Pakistan may now allow United States to question bin Laden’s wives and children, who have been in custody of the Pakistani forces, said a U.S. official on Monday.

The U.S. has demanded access to the ISI operatives and Bin Laden's wives, so that they can map out the network of al Qaeda.

Pakistani forces has taken into custody more than 15 people, including Bin Laden’s three wives and several children, after the killing of Osama bin Laden by the U.S. Navy SEAL’s in his Abbottabad hideout on May 1.

U.S. has demanded access to question bin Laden's wives and children, especially the youngest wife Amal who was shot in the leg during the raid.

“The Pakistanis now appear willing to grant access, hopefully they’ll carry through on the signals they are sending us,” the official said.

The White House has refused to comment immediately.

Pakistani officials have implied that the relationship between the Central Intelligence Agency (CIA) and Pakistan's Inter-Services Intelligence (ISI) is strained.
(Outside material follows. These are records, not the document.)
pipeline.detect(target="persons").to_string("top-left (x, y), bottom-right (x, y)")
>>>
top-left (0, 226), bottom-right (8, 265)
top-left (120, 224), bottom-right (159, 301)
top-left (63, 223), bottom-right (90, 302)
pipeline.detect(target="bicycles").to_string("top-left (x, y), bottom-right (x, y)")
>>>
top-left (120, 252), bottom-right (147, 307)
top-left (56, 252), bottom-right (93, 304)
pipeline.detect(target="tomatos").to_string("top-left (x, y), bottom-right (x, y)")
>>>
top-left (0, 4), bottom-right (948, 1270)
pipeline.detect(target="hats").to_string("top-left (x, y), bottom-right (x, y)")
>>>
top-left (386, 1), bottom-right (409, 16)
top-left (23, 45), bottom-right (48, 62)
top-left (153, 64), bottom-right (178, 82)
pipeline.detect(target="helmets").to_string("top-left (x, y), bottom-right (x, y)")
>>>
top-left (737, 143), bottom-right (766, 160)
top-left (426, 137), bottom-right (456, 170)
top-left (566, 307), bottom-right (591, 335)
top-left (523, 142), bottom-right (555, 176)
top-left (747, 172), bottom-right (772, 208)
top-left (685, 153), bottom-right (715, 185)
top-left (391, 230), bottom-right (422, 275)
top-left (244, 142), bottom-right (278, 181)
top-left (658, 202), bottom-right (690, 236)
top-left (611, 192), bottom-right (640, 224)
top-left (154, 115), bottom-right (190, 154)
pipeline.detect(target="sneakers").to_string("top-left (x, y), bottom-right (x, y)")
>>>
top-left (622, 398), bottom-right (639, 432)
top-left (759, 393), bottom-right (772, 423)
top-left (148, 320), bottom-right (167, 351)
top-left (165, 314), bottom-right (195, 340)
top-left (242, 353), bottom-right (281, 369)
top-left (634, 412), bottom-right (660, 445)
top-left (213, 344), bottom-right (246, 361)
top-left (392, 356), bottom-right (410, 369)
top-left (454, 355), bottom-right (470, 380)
Since the helicopter-borne raid in Pakistan was seen as violation of its sovereignty, there is tension between the two military establishments and intelligence units.

The U.S. has not been granted permission so far by the Pakistani forces to question the women in their custody but Washington is hopeful for a positive nod from Islamabad.

It is believed that Pakistan is a close ally of the United States in its war against the militants in the neighboring country of Afghanistan. But the U.S. is suspicious that bin Laden may have been protected by Pakistani security forces as his hideout was found in the vicinity of a military training center in Abbottabad, 40 miles from the capital Islamabad.